In fact, reports at the time noted that the McCloskeys live in a private, locked, gated community and that Black Lives Matter protesters who were on their way to protest in front of then-Mayor Lyda Krewson’s residence actually broke in, which many observers at the time said amounted to a textbook case of trespassing. However, no BLM demonstrators were arrested or cited.
The McCloskeys were, however, despite the fact that they told police they were in fear of their lives and that some in the crowd were acting in a manner that led the couple to believe their lives and property were in danger. St. Louis Kim Gardner filed charges against the McCloskeys, though she and her entire staffer were later removed from the case by a St. Louis County judge for politicizing and attempting to fundraise off of it.
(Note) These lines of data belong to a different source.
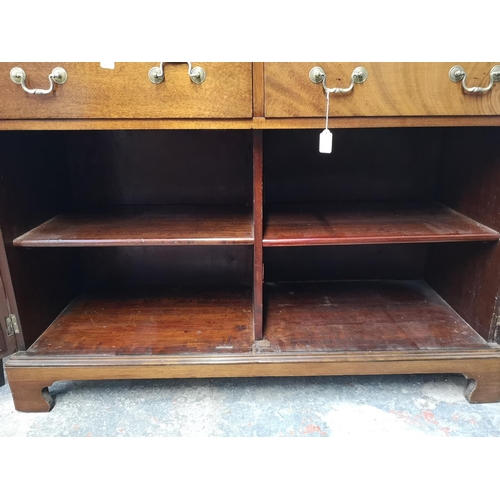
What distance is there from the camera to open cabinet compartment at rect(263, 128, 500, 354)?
0.95 m

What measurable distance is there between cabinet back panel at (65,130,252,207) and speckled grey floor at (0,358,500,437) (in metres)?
0.57

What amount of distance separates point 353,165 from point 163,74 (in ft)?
2.28

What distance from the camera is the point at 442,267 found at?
1.21 m

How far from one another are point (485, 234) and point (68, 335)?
109cm

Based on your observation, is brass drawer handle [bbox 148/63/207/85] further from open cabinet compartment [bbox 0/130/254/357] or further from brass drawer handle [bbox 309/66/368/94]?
open cabinet compartment [bbox 0/130/254/357]

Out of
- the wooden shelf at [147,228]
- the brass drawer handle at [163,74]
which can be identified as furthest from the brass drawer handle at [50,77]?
the wooden shelf at [147,228]

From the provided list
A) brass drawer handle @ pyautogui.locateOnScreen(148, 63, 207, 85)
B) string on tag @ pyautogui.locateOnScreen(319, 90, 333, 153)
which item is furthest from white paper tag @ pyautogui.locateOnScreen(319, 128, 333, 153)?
brass drawer handle @ pyautogui.locateOnScreen(148, 63, 207, 85)

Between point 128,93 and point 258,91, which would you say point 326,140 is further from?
point 128,93

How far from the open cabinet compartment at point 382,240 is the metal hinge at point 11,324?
0.62m

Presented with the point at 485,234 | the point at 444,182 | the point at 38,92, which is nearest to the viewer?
the point at 38,92

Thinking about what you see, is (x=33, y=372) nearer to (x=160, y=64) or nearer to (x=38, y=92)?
(x=38, y=92)

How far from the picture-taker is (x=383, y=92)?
30.4 inches

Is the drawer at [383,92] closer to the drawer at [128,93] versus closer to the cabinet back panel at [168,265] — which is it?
the drawer at [128,93]
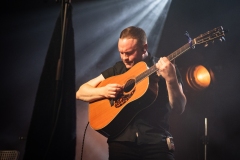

Gardner is also in trouble for alleged misconduct in her handling of former Missouri GOP Gov. Eric Greitens’ case. Greitens, a former Navy SEAL who is running for retiring GOP Sen. Roy Blunt’s seat, as is Mark McCloskey, resigned in 2018 over fallout regarding an extramarital affair he had shortly before he won office in 2016.
A finding by the Missouri Chief Disciplinary Counsel said there is probable cause to believe Gardner is “guilty of professional misconduct” for allegedly falsifying facts and hiding evidence during her prosecution of Greitens, court documents revealed in early May.
As for Bush, she went on to issue a veiled threat regarding Mark McCloskey.
“Mark McCloskey is an absolute liar. He has spat on my name, and because of that, his day will come,” she said without elaborating.
“You will not be successful in all that you’re trying to do when you are hurting the very people that are out trying to save lives. Nothing good comes from that. He can try it. But I will not stand by and allow him or our governor to hurt the very people that are doing the work that they should be doing,” she added, again without elaboration.
Parsons pardoned both McCloskeys after they pleaded guilty earlier this year to misdemeanors related to defending their home.
“It’s a correction of something that should have never happened in the first place,” Mark McCloskey said after the pardon, which was issued July 30.
Shortly after the incident, Parsons joined then-President Donald Trump in July 2020 to voice support for their right to defend their property.
The McCloskeys “had every right to protect their property,” he told the St. Louis Post-Dispatch newspaper.
He went on to note that as a former member of the Missouri House, he helped write and co-sponsor the state’s so-called Castle Doctrine, or ‘stand your ground’ law, which authorizes homeowners to defend themselves and even shoot intruders without being prosecuted if they feel their lives and property are being endangered.